Tuesday, April 13, 2021

Did you know Steve McQueen spoke fluent Spanish?

 

I didn't know either, but here he is with Dustin Hoffman, fluent to the last 'Hola'. It reminded of today's 126th anniversay of Alfred Dreyfus's imprisonment on Devils Island after he had been accused of selling military secrets to Germany and convicted in an irregular trial against a backdrop of anti-Semitism.

Papillon’s world-famous Devil's Island at "Îles du Salut" in French Guiana in South America are known in English as the Salvation Islands but they were anything but "salvation" for the prisoners sent there from the French mainland by Emperor Napoleon III and the subsequent French governments. This was the French smaller version of other more famous death camps. From 1852 to 1947, some 80,000 prisoners died from disease, inhumane conditions and the guillotine on these sad isles. So much for égalité, liberté and fraternité.

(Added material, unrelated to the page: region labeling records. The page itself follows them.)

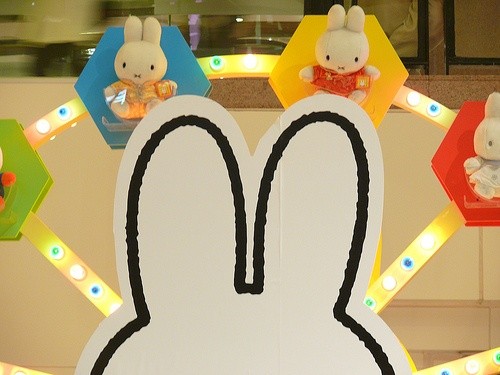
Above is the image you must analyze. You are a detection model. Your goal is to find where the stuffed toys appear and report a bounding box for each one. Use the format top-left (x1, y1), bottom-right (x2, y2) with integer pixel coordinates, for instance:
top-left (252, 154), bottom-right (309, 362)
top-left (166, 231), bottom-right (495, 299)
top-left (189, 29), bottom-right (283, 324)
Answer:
top-left (298, 3), bottom-right (380, 103)
top-left (463, 91), bottom-right (500, 199)
top-left (104, 14), bottom-right (178, 121)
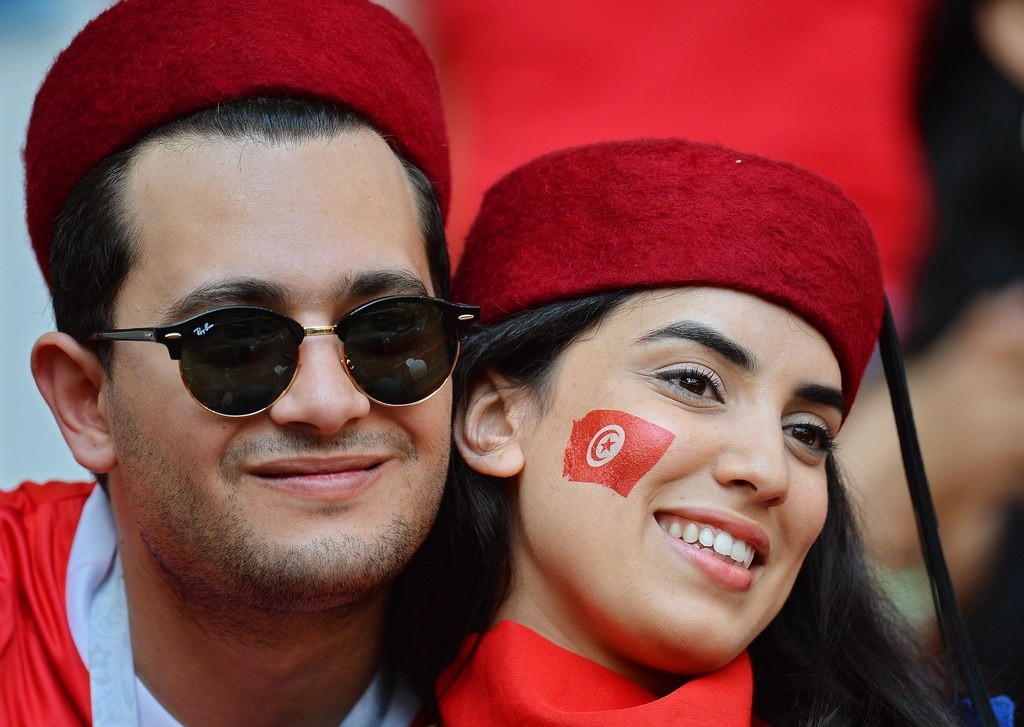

The three tiny former prison islands consist of Île du Diable, Île Royale and Île St Joseph, and thanks to shark-infested waters they were considered escape-proof enoug for political prisoners, including the French/Jewish Alfred Dreyfus, wrongly convicted of treason in 1894.

 

 

The most famous prisoner though was Henry Charrière, who became known for his epic tale of nine remarkable escapes from French Guiana’s infamous prison camps. Nicknamed Papillon (Butterfly) for a tattoo on his chest, Charrière claims that after being wrongly convicted of murder he escaped from Îles du Salut by floating toward the mainland on a sack full of coconuts and cut his way through harsh malarial jungles to flee towards freedom eastward. Papillon is portrayed by Steve McQueen in a 1973 Hollywood version of his life, also starring a young Dustin Hoffman in thick glasses.

As for both being fluent in Spanish, let's just say that this was the only full-length version of the movie I could find on YouTube. So learn some Spanish and enjoy!